Community is the heart of nonviolence
I am a recovering slacktivist.
I used to be a great admirer of activism, a reader of books and Wikipedia articles about nonviolent direct action. Yet I was not involved in the activist community in my area. Two years ago this changed, coinciding with new Canadian legislation for refugee settlement and protection. As a volunteer at a local refugee support group I became involved in letter writing, petitioning, brochure making, visiting with members of Parliament and a few protests.
After a year of protest and political advocacy we had the last big protest at city hall. It was a bit disorganized, but I was pleasantly surprised when over 100 people showed up. And then I noticed who had shown up: only the volunteers and supporters of newcomer-advocacy groups and those people I would stereotype as protester types. This got me thinking: what exactly does a protest do? What’s it for? On a deeper level I began considering the meaning of nonviolence as politics.
I began doing some serious digging into the story of Jesus, particularly his social, economic, historic – in a word, political – context. One fact stood out to me right away: whereas other would-be Messiahs took hundreds, even thousands, of their followers into desert places, Jesus never did. He went to the villages. His teaching was centred on how the villagers were supposed to treat each other, calling them to return to their ancestral traditions of mutual aid in a time when debt and oppression were literally starving them and leaving them homeless. Jesus was leading a revolution from below, bringing a renewal to community life that made the villagers both resilient in spite of their losses and resistant to oppression. Jesus’s teaching about creatively resisting enemies instead of retaliating against them took place in this wider context of communal revival.

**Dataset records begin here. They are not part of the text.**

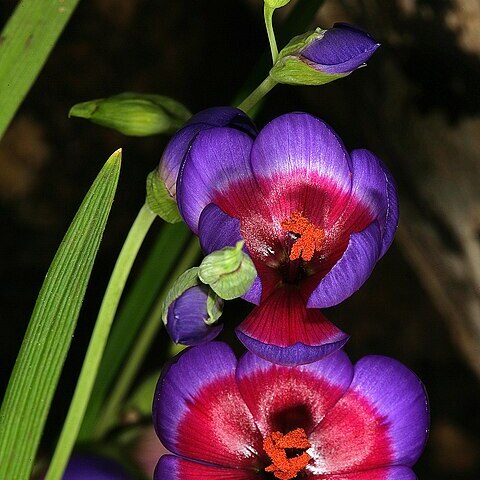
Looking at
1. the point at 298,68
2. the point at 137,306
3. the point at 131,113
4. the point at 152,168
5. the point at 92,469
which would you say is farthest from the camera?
the point at 152,168

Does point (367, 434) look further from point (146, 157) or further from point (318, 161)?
point (146, 157)

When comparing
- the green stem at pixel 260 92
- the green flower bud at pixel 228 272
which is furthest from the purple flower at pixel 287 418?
the green stem at pixel 260 92

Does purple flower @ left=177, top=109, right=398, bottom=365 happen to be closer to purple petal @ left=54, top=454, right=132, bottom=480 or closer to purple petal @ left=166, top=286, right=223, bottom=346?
purple petal @ left=166, top=286, right=223, bottom=346

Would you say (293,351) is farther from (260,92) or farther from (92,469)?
(92,469)

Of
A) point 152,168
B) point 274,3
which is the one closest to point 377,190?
point 274,3

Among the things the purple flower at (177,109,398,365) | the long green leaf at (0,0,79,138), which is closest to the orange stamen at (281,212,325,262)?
the purple flower at (177,109,398,365)

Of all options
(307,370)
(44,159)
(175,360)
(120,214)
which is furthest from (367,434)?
(44,159)

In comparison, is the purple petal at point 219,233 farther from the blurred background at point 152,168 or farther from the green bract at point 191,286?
the blurred background at point 152,168
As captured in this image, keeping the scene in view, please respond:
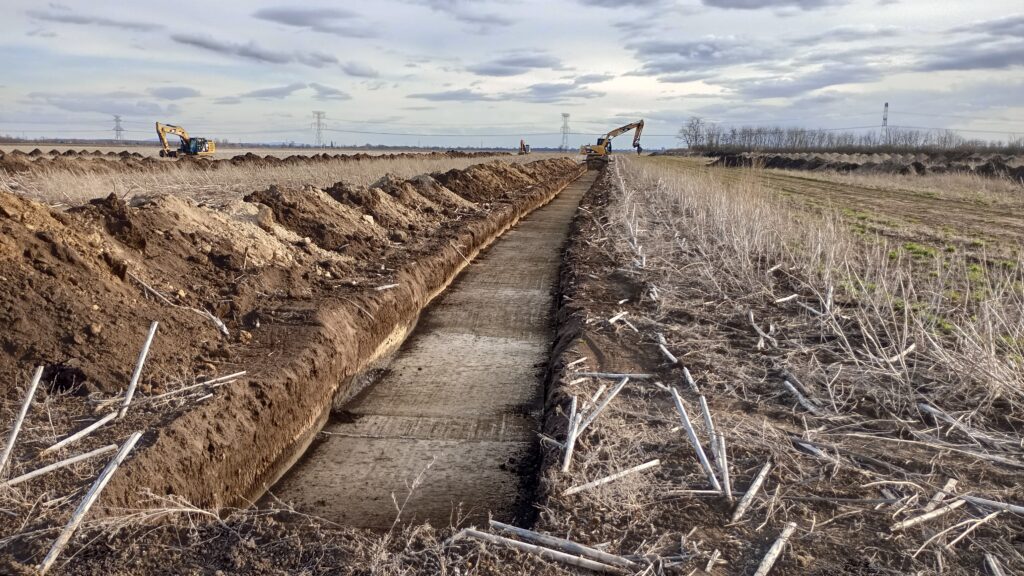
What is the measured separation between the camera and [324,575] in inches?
114

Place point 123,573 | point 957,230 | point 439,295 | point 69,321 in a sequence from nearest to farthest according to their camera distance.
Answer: point 123,573
point 69,321
point 439,295
point 957,230

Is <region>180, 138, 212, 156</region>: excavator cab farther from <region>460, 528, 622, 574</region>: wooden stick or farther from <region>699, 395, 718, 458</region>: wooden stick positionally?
<region>460, 528, 622, 574</region>: wooden stick

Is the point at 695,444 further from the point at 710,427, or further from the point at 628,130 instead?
the point at 628,130

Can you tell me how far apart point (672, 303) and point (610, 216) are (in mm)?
7421

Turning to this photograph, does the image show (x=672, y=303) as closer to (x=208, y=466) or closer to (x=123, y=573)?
(x=208, y=466)

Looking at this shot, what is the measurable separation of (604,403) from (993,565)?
7.09 feet

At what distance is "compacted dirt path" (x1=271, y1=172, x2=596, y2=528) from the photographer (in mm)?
4293

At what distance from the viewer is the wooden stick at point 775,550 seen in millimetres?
2888

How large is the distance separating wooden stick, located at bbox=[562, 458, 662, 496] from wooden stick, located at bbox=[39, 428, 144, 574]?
7.25ft

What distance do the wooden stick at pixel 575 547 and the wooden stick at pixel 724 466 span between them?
0.77m

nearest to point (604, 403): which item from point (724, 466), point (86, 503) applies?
point (724, 466)

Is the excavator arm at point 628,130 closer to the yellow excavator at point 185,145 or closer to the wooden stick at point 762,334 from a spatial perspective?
the yellow excavator at point 185,145

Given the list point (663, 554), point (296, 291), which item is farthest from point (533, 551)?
point (296, 291)

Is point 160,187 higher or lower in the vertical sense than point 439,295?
higher
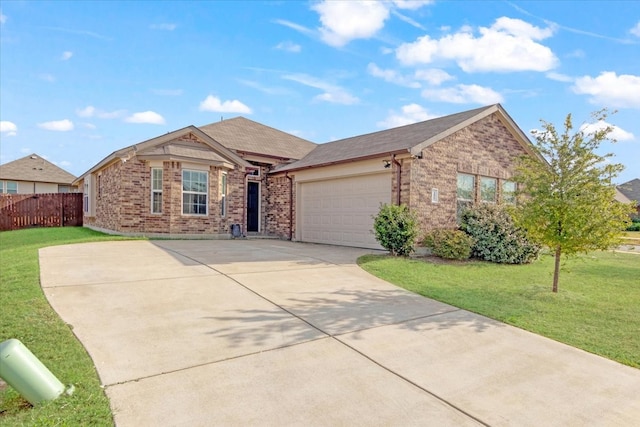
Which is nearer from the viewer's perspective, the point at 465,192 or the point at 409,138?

Independently of this exploration I began to discover the fullness of Gandhi’s work in India during the early decades of the 20th century. Gandhi did not have a narrow understanding of nonviolence as an effective tactic against Empire. Rather, like Jesus, his vision and work were grounded in renewing village life in India. He chose to live an austere life, with simple clothing and an embrace of manual labour, in order to inspire the villages of the subcontinent to adopt a common lifestyle of simplicity, sustainability and self-reliance (as opposed to reliance on a colonial outpost or industrialism). The spinning wheel became a major symbol for him, a symbol not only of resistance against the British but also of the type of community life he sought to restore for his people.
The Civil Rights Movement, too, had elements of community renewal in its practices of nonviolent direct action. Reading Martin Luther King Jr.’s “Letter from Birmingham Jail” and essays about the movement made me realize that its protests were never directed solely at the white racists and their cruel institutions, as I had always thought they were. They were also directed at the white moderates – the people who didn’t care enough about racism to maintain it or to stop it. Nonviolent actions were meant to trouble uneasy consciences, to get people off the fence and onto the side of the marginalized.
In the stories of Jesus, Gandhi and the Civil Rights Movement, the revival and renewal of community played an essential, even foundational, part in the practice of nonviolence. In each story the community was suffering and needed cultural healing – restoration to full communal health where neighbours take care of each other, where the community can produce the things it needs and where the evils of racism and materialism are vanquished.
We need to get back to the heart of nonviolence – community life and its renewal. By all means we should continue to protest, petition and, when needed, make sacrifices in acts of civil disobedience. But we must never forget that protest is a defibrillator for the hearts of worn-out, burnt-out, fearful or hateful members of our community, not the thing that holds our communities together.
I still believe in the power of nonviolence as a creative force for a better world. I wonder what would happen if we focused not only on the political aspects of nonviolent action – protests, collecting signatures, talking to politicians and policy makers – but also on reaching out to the wider community to raise awareness and compassion for the plight of refugees? What would happen if we talked to churches, neighbourhoods, businesses and clubs and had them engage – on a communal level – with refugee issues? By doing this we would take seriously the foundational role of the community in any effort for social and political change.
Isaiah Boronka lives in intentional community in Kitchener, Ontario. He is working on a theology degree at Conrad Grebel College, University of Waterloo. He finds hope for a peaceful world in seeing simple kindness between strangers and people’s hearts open to their neighbours, down the street or across the world.